• DOCUMENT EXTRACT
------------------------------------------------
Have the vaccines been approved for use in 12-15 year olds in the UK?

Yes. On the 4 June 2021, the Medicines and Healthcare Products Regulatory Authority (MHRA – the body that ensures that medicines are safe, effective and of good quality in the UK) approved the use of the Pfizer vaccine for 12-15-year-olds. Following Pfizer’s clinical trial in that age group, they concluded that: “the Pfizer/BioNTech Covid-19 vaccine is safe and effective in this age group and that the benefits of this vaccine outweigh any risk. It will now be for the Joint Committee on Vaccination and Immunisation to advise on whether this age-group will be vaccinated as part of the deployment programme.” The Moderna vaccine was also approved for 12-17 year olds on August 17, 2021.

So basically, they concluded it was safe and effective, but the decision on whether or not it was worth rolling out a mass vaccination programme in this age group would be up to the JCVI.

What did the JCVI report conclude?

They concluded: “The benefits from vaccination are marginally greater than the potential known harms. The margin of benefit, based primarily on a health perspective, is considered too small to support advice on a universal programme of vaccination of otherwise healthy 12 to 15-year-old children at this time.”

Digging a bit deeper into the report, there were some issues that I think are important to discuss regarding what they did and didn’t consider when coming to this conclusion.

What numbers did they base their calculation on?

As soon as their report came out, a number of scientists quickly pointed out what they believed to be significant flaws in the calculations used to determine the risks from Covid to adolescents. One member of Independent SAGE, Deepti Gurdasani, tweeted “The JCVI analysis of benefit vs risk of vaccines in children doesn’t even pass the most basic scrutiny. Bizarrely, despite their massive errors in analysis, *hugely* underestimating risks to children even they find that benefits outweigh risks but decide not to vaccinate them!”

Dr Gurdasani queried why they only looked at hospital and Intensive Care Unit (ICU) admissions and not deaths (there have been 11 deaths from Covid in this age group, compared with zero from vaccines). Even more worrying, the risks of ICU admission used in their calculations appeared to be out by a factor of five (their number suggested we would have seen around 17 ICU admissions for Covid-19 so far, when in reality, there have been 91).

The JCVI disagree that their methods are flawed and say they will publish details in due course. In the meantime, it looks as if they have ignored the risk of death and underestimated the risk of severe disease in this population. Despite this, they still concluded the benefits of the vaccination outweighed their calculated risks.

What side effects did they look at?
------------------------------------------------
• DATA PROVIDED

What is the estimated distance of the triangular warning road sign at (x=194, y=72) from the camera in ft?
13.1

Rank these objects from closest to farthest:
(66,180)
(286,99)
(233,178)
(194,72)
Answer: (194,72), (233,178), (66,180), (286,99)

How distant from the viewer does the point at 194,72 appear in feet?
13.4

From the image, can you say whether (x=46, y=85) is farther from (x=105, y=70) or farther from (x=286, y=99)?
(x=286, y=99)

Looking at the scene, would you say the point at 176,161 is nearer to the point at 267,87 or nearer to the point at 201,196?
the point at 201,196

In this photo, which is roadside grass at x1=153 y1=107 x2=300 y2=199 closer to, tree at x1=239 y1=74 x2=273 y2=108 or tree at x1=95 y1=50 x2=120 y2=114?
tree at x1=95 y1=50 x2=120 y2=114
------------------------------------------------
• EXERCISE DETAILS
Please rewrite the part of the vaccine text starting with "Digging a bit" and going on through "their calculation on?", renaming "numbers" as "figures".

• OUTPUT FOR THIS TASK
Digging a bit deeper into the report, there were some issues that I think are important to discuss regarding what they did and didn’t consider when coming to this conclusion.

What figures did they base their calculation on?